## Data supplied

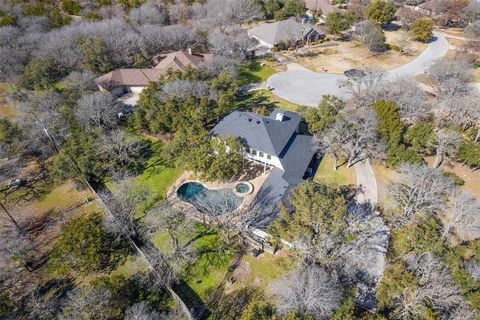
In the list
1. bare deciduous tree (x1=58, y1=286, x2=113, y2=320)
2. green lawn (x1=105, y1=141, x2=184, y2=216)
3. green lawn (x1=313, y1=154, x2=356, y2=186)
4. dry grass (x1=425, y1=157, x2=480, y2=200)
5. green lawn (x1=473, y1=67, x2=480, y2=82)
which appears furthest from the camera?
green lawn (x1=473, y1=67, x2=480, y2=82)

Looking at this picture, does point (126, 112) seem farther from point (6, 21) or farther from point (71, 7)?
point (71, 7)

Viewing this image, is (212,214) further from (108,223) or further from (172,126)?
(172,126)

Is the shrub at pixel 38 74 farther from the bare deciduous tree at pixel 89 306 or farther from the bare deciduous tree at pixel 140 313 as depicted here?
the bare deciduous tree at pixel 140 313

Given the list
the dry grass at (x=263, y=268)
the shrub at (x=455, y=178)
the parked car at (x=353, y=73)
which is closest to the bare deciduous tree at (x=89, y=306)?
the dry grass at (x=263, y=268)

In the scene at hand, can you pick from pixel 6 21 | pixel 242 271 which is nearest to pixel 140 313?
pixel 242 271

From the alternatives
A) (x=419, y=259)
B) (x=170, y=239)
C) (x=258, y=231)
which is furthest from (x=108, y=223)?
(x=419, y=259)

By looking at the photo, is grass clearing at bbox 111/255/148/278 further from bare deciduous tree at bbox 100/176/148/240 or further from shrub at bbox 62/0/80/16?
shrub at bbox 62/0/80/16

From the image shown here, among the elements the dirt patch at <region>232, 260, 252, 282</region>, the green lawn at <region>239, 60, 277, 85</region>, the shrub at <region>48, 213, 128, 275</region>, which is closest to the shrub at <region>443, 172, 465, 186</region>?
the dirt patch at <region>232, 260, 252, 282</region>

## Work instructions
From the line containing "Given the list" through the final line of the listing above, retype every line exactly; leave out everything else.

## Task answer
Given the list
the dry grass at (x=263, y=268)
the shrub at (x=455, y=178)
the parked car at (x=353, y=73)
which is closest to the bare deciduous tree at (x=89, y=306)?
the dry grass at (x=263, y=268)

In the scene at hand, can you pick from pixel 6 21 | pixel 242 271 which is nearest to pixel 140 313?
pixel 242 271

From the alternatives
A) (x=419, y=259)
B) (x=170, y=239)
C) (x=258, y=231)
which is furthest from (x=108, y=223)?
(x=419, y=259)

By looking at the photo, is grass clearing at bbox 111/255/148/278 further from bare deciduous tree at bbox 100/176/148/240 or further from shrub at bbox 62/0/80/16?
shrub at bbox 62/0/80/16

From the image shown here, among the elements the dirt patch at <region>232, 260, 252, 282</region>, the green lawn at <region>239, 60, 277, 85</region>, the shrub at <region>48, 213, 128, 275</region>, which is closest to the shrub at <region>443, 172, 465, 186</region>?
the dirt patch at <region>232, 260, 252, 282</region>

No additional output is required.